Will a computer hire you? - Futurebot
http://peoplesmarterthanme.com/2014/01/17/will-a-computer-hire-you/

======
fuzzywalrus
Many lower tier jobs already do pre-filtering with silly questionaries about
ethics.

Its interesting but without understanding the matrixes of questions, and hard
data to prove the outcomes I remain somewhat skeptical. I'd love to see a full
sample test and the metrics they use to justify questions and how they
correlate. I imagine its easy to root out the the truly unqualified but
quickly becomes harder after that.

------
ForHackernews
Note to self: Be sure to insert backdoors any HR algorithms I write...

------
dan-g
This premise is somewhat explored in Player Piano by Vonnegut. Go read it!
It's a great book, and very pertinent even today.

------
TrainedMonkey
TL:DR - whoa Big Data can tell us many things.

------
pasbesoin
Here's an off-the-cuff counterpoint to consider: Will a computer fire you?
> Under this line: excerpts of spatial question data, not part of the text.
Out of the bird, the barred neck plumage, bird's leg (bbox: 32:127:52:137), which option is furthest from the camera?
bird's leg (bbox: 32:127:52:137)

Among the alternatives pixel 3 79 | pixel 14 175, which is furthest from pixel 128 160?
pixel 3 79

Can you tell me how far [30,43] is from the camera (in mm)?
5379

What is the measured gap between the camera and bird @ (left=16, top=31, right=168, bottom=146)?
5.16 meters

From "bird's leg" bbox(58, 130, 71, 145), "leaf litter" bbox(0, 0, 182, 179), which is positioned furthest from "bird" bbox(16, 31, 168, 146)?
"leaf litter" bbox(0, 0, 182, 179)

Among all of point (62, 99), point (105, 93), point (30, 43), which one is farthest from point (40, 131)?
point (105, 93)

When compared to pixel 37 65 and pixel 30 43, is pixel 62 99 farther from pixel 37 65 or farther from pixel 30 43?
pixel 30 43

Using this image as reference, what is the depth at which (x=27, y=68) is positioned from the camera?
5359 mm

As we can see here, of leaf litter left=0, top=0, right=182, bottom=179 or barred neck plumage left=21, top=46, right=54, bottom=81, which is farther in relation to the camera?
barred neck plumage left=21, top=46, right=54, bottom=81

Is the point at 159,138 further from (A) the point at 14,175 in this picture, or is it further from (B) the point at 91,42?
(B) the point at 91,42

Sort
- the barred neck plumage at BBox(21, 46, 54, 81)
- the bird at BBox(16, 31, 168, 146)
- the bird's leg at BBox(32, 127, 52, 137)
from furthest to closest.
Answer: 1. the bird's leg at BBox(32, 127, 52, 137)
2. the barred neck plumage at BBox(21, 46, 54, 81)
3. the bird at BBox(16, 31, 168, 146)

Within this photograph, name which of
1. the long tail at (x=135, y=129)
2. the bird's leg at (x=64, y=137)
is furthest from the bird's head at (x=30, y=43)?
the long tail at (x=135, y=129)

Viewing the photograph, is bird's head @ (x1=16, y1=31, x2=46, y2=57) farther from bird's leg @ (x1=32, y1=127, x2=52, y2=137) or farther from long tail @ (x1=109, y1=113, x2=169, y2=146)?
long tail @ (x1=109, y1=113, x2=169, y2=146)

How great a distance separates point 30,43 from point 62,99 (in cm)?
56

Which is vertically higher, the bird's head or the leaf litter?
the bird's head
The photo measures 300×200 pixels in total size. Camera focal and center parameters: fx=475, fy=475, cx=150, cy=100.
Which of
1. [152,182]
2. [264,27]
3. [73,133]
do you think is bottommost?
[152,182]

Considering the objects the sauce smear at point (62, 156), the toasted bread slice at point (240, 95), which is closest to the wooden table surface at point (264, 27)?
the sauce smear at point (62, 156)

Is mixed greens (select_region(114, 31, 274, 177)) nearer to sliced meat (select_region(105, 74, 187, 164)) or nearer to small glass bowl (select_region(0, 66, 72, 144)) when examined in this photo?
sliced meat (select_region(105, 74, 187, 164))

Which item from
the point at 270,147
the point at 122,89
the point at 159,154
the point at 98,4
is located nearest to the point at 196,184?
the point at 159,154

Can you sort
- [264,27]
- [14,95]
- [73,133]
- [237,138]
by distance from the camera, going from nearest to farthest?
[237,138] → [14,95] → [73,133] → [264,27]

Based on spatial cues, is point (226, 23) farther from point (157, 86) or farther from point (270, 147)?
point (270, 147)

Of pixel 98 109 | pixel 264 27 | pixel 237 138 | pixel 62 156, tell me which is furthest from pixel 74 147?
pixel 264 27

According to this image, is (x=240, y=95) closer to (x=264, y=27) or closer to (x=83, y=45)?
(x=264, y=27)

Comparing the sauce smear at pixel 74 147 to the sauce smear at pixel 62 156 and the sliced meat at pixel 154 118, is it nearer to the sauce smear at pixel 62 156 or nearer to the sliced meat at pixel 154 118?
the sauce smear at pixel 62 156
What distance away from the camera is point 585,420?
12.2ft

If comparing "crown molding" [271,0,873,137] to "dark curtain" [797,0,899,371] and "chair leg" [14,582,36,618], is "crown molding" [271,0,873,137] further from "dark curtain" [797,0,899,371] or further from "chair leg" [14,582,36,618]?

(Actually, they already do this all the time. Including via ubiquitous and
poorly vetted Excel spreadsheets.)

If you don't like the counterpoint, you may not like the point implied in the
OP title, either.

Actually, in this same sense, they already do hire you. Are you young and
"cheap" and statistically likely to put in ungodly hours?

Or, this year, are you young and "inexperienced" and not worth the overhead of
a permanent headcount?

Computers are already hiring you. Businesses are full of more or less
competent people crunching employment data in Excel, if nothing better.

Now, they're just mixing "personality" metrics into the mix, on the
spreadsheet as opposed to via human evaluation.